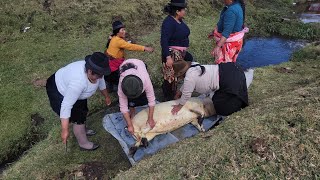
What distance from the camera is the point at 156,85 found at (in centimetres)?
808

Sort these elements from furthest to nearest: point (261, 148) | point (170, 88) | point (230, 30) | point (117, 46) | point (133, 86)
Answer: point (170, 88) < point (117, 46) < point (230, 30) < point (133, 86) < point (261, 148)

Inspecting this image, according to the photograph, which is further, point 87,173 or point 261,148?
point 87,173

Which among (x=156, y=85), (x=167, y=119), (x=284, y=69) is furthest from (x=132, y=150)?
→ (x=284, y=69)

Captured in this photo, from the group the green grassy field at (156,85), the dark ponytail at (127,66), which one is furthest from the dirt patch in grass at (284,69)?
the dark ponytail at (127,66)

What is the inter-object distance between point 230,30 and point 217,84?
3.97 ft

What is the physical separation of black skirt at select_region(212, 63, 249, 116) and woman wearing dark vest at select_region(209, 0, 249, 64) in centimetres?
86

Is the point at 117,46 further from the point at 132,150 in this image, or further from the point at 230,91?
the point at 230,91

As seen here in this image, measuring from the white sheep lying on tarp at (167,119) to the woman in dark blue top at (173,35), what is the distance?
0.85 m

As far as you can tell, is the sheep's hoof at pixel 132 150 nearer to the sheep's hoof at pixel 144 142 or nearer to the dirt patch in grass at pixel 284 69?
the sheep's hoof at pixel 144 142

###

Filter the material above down to the lines that contain the word "ponytail", treating uppercase and lowercase as different, and copy each of those lines.

- [TASK ANSWER]
Captured in this photo, from the group the green grassy field at (156,85), the dark ponytail at (127,66), which one is furthest from the dirt patch in grass at (284,69)?
the dark ponytail at (127,66)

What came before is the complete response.